Is there a reason that Caddy can’t serve HTTP on a Unix socket? Perhaps Conventions — Caddy Documentation needs a way to specify whether the unix socket path is for HTTP or HTTPS.
I think the problem is that you’re trying to use one server for both HTTP and HTTPS. You can’t really do both on a single server (as in, apps/http/servers in your config). There’s nothing there to tell Caddy to not serve HTTPS on one of them.
So I think you need to make one server for your HTTP listener socket, and a 2nd for HTTPS. And on your HTTP one, I think you’ll need to set "automatic_https": {"disable": true}.
Yeah, Francis beat me to it; but a server can either serve HTTP or HTTPS, it can’t do both (well, not without protocol sniffing) (with the single exception of knowing not to serve HTTPS on the HTTP port, if listening on both - but unix sockets are not ports).

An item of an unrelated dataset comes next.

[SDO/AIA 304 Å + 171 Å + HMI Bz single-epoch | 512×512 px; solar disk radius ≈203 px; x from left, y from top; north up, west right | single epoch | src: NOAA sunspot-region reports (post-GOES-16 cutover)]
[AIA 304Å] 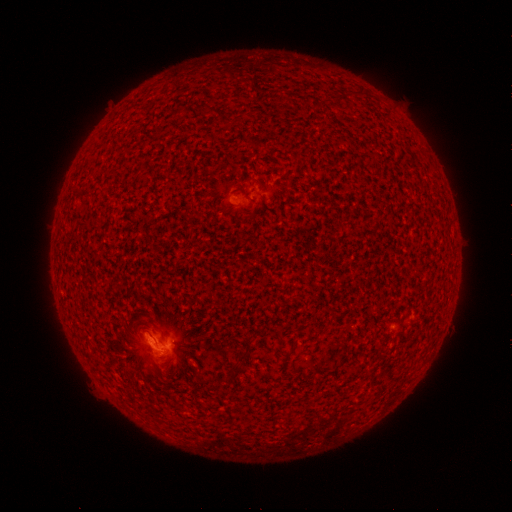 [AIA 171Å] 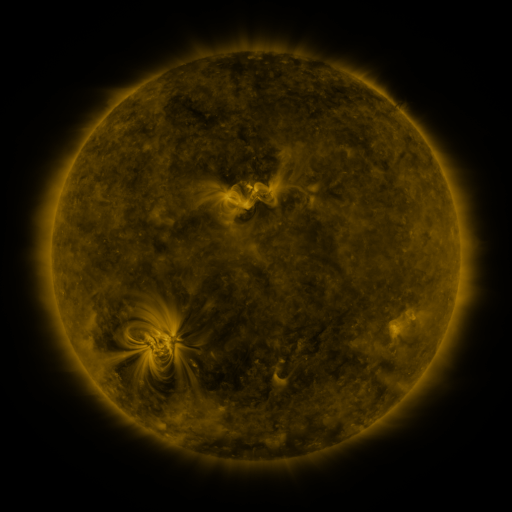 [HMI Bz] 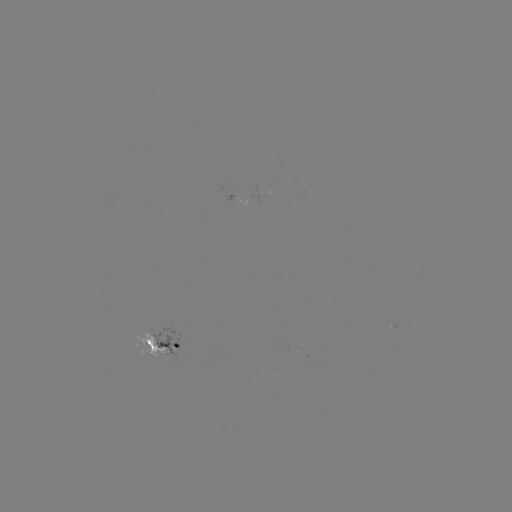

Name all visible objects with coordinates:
spotted active region: (235, 202)
spotted active region: (162, 346)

Cool, I will check out splitting into two servers. FWIW, if I listen on ports instead (:80 and :443), I was able to get both HTTP & HTTPS to work with one server and I wouldn’t need to disable automatic_https.
The server is serving HTTPS, but it also knows that the standardized HTTP port is 80, so it will not enable HTTPS on that port. This allows you to specify both HTTP and HTTPS versions of your site more conveniently. But with unix sockets, there is no such convention.